The required output consists solely of the lines from the line containing "Out of the yellow" through the end of the records, copied exactly.

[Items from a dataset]
□ □ □ □ □ □ □

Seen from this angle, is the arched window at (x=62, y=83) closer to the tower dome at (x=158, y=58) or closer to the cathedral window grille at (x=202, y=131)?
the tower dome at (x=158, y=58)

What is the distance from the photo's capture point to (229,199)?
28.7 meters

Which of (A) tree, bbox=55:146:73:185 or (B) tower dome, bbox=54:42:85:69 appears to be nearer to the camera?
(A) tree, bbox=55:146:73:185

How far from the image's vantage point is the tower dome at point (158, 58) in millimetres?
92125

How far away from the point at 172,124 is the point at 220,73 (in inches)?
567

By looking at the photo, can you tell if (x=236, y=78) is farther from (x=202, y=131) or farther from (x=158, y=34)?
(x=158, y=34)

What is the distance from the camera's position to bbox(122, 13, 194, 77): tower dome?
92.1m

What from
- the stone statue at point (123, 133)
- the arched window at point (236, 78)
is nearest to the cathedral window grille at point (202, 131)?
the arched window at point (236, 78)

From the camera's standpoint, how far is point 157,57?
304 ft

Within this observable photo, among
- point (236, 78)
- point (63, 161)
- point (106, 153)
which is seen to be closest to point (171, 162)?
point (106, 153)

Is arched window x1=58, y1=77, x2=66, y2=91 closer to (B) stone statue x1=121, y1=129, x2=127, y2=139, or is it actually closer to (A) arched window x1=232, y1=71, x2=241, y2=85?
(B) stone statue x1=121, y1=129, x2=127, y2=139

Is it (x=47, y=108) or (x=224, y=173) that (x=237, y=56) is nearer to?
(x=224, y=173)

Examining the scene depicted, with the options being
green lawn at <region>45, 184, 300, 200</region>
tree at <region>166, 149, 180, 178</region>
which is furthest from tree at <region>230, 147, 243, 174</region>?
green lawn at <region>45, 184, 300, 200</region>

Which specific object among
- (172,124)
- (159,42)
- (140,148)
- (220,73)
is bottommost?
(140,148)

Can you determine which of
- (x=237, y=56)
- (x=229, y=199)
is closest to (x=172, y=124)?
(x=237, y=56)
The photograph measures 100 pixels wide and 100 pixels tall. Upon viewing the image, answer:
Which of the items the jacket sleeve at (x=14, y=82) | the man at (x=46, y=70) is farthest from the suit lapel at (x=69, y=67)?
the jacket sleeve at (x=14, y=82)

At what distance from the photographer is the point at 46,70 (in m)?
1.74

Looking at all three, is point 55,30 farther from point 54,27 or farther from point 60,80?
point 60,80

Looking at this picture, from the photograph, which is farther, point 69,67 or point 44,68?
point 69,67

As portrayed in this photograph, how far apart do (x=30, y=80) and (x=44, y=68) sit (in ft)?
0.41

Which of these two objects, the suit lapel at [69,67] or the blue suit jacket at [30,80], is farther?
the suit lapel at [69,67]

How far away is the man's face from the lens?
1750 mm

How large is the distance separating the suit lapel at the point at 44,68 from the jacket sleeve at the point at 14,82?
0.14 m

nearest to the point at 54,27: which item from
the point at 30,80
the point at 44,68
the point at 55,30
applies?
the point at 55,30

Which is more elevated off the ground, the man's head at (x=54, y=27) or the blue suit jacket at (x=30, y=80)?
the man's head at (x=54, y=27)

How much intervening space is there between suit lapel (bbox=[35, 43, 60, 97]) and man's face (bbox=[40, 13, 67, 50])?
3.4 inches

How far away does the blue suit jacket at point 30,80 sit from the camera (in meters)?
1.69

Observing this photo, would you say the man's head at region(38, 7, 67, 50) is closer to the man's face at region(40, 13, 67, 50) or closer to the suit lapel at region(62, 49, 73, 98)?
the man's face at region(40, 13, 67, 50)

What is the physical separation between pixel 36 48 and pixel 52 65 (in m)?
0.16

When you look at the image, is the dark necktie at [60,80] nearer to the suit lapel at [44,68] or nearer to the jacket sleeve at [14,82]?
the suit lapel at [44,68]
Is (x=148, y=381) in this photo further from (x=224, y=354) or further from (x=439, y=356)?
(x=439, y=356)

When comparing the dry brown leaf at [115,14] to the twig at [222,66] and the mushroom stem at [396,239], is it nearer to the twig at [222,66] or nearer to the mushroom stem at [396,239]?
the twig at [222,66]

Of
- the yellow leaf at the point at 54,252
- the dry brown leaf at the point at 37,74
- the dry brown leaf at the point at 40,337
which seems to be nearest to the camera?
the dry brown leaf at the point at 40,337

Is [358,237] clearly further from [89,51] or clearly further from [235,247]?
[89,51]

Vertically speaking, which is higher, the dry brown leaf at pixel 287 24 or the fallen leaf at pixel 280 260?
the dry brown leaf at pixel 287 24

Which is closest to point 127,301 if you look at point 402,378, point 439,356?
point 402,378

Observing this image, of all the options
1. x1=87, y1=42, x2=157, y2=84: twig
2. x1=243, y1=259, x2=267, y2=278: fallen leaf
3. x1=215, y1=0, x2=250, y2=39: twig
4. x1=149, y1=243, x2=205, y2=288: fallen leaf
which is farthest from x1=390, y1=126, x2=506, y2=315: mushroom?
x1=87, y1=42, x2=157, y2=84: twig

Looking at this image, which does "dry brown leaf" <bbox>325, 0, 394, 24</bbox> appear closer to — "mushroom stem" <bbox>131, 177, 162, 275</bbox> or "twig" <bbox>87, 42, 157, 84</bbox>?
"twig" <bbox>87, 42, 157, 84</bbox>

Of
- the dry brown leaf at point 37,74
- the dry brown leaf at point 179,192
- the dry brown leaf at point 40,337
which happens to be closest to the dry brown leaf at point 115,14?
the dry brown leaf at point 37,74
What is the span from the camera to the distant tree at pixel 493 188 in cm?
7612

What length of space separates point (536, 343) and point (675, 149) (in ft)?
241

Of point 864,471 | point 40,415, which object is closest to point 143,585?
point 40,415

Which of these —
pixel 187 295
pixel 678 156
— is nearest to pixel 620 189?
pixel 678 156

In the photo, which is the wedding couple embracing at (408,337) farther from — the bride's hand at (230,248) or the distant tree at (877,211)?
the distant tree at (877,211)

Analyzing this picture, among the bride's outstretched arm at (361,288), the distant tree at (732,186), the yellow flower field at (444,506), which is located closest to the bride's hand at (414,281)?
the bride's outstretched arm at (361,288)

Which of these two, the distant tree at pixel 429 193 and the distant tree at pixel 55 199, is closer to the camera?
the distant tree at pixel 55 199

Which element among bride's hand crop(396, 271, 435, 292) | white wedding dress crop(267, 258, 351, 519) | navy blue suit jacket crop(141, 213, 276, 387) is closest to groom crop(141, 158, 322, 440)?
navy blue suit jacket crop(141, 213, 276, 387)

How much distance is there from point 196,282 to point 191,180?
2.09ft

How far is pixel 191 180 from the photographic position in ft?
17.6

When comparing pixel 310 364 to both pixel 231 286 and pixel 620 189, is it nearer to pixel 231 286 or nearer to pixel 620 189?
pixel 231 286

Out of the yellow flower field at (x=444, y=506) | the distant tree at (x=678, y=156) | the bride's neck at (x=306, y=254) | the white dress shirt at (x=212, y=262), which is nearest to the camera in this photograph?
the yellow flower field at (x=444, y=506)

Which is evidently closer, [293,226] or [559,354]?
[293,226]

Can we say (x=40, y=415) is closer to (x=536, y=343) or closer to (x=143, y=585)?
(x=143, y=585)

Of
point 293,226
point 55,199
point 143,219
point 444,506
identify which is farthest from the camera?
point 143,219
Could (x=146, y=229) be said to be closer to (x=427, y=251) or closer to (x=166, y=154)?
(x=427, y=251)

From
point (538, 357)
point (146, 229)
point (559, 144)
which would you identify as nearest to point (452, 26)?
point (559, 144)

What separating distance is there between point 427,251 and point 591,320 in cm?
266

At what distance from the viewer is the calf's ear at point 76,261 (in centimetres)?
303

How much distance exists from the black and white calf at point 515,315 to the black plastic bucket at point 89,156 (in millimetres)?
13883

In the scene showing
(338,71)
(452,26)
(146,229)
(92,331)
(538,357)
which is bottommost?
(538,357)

□ □ □ □ □ □ □

**SOLUTION TO THIS EXERCISE:**
Out of the yellow flower field at (x=444, y=506) | the distant tree at (x=678, y=156) | the bride's neck at (x=306, y=254) | the white dress shirt at (x=212, y=262), which is nearest to the camera in this photograph?
the yellow flower field at (x=444, y=506)

Which is evidently closer, [293,226] or [559,354]?
[293,226]

Can we say (x=40, y=415) is closer to (x=536, y=343) or closer to (x=143, y=585)?
(x=143, y=585)

Of
point 293,226
point 55,199
point 143,219
point 444,506
identify which is farthest from the camera?
point 143,219
Could (x=146, y=229) be said to be closer to (x=427, y=251) or closer to (x=166, y=154)?
(x=427, y=251)

From
point (538, 357)
point (146, 229)
point (559, 144)
which would you identify as nearest to point (452, 26)?
point (559, 144)

What separating distance is there between point 427,251 and point 591,320 in cm?
266

At what distance from the viewer is the calf's ear at point 76,261 (in centimetres)?
303

How much distance exists from the black and white calf at point 515,315 to the black plastic bucket at point 89,156 (in millimetres)?
13883

In the scene showing
(338,71)
(452,26)
(146,229)
(92,331)
(538,357)
which is bottommost?
(538,357)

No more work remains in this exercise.